- _Instructions_:
1. In the sandbox module spec, what must happen when sandboxed code calls require("cluster")?
2. Does each statement below agree with the sandbox module spec? Answer yes or no for each, and quote the deciding words. (a) The @hono/node-server entry is to be removed from the compatibility matrix. (b) Calling require.resolve("fs") is expected to perform a filesystem lookup. (c) Calling require("net") must throw immediately.
3. Extract the part of the sandbox module spec between "The compatibility matrix MUST" and "attempting filesystem lookup.", inclusive.

- _Passage given_:
◆ ◆ ◆ ◆
Scenario: Requiring a deferred unimplemented module

• WHEN sandboxed code calls require("net")
• THEN the call MUST return a stub object (Tier 4 behavior)

Scenario: Requiring an unsupported unimplemented module

• WHEN sandboxed code calls require("cluster")
• THEN the call MUST throw immediately (Tier 5 behavior)

Requirement: Stale Documentation Entries Removed

The compatibility matrix MUST NOT contain entries for third-party modules that are no longer bridged or stubbed in code. Specifically, the @hono/node-server entry SHALL be removed.

Scenario: Third-party bridge is removed from code

• WHEN a third-party module bridge has been deleted from the codebase
• THEN its entry MUST be removed from the compatibility matrix in the same or next change

Requirement: Builtin Resolver Helpers Return Builtin Identifiers

Builtin module resolution through helper APIs MUST return builtin identifiers directly instead of attempting filesystem lookup.

Scenario: require.resolve returns builtin id

• WHEN sandboxed code calls require.resolve("fs")
• THEN the call MUST succeed and return a builtin identifier for fs (for example "fs" or "node:fs")

Scenario: createRequire resolve returns builtin id

• WHEN sandboxed code calls createRequire("/app/entry.js").resolve("path")
• THEN the call MUST succeed and return a builtin identifier for path (for example "path" or "node:path")

Requirement: Bridged Builtins Support ESM Default and Named Imports

For bridged built-in modules exposed to ESM, the runtime MUST provide both default export access and named-import access for supported APIs.

Scenario: fs named import is available in ESM

• WHEN sandboxed ESM code executes import { readFileSync } from "node:fs"
• THEN readFileSync MUST resolve to a callable function equivalent to default.readFileSync

Scenario: path named import is available in ESM

• WHEN sandboxed ESM code executes import { sep } from "node:path"
• THEN sep MUST resolve to the same value as default.sep
◆ ◆ ◆ ◆
- _Supplied material_:
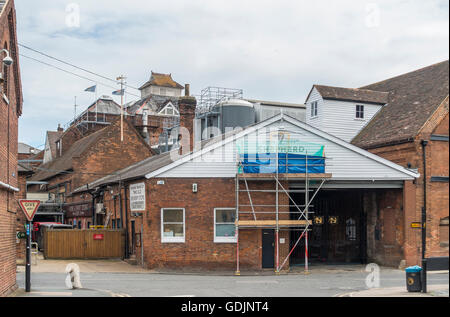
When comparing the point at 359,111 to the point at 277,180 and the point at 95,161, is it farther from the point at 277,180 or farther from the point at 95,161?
the point at 95,161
◆ ◆ ◆ ◆
- _Task answers_:
1. The call must throw immediately (Tier 5 behavior).

2.
(a) Yes: "Specifically, the @hono/node-server entry SHALL be removed."
(b) No: "Builtin module resolution through helper APIs MUST return builtin identifiers directly instead of attempting filesystem lookup."
(c) No: "THEN the call MUST return a stub object (Tier 4 behavior)"

3.
The compatibility matrix MUST NOT contain entries for third-party modules that are no longer bridged or stubbed in code. Specifically, the @hono/node-server entry SHALL be removed.

Scenario: Third-party bridge is removed from code

• WHEN a third-party module bridge has been deleted from the codebase
• THEN its entry MUST be removed from the compatibility matrix in the same or next change

Requirement: Builtin Resolver Helpers Return Builtin Identifiers

Builtin module resolution through helper APIs MUST return builtin identifiers directly instead of attempting filesystem lookup.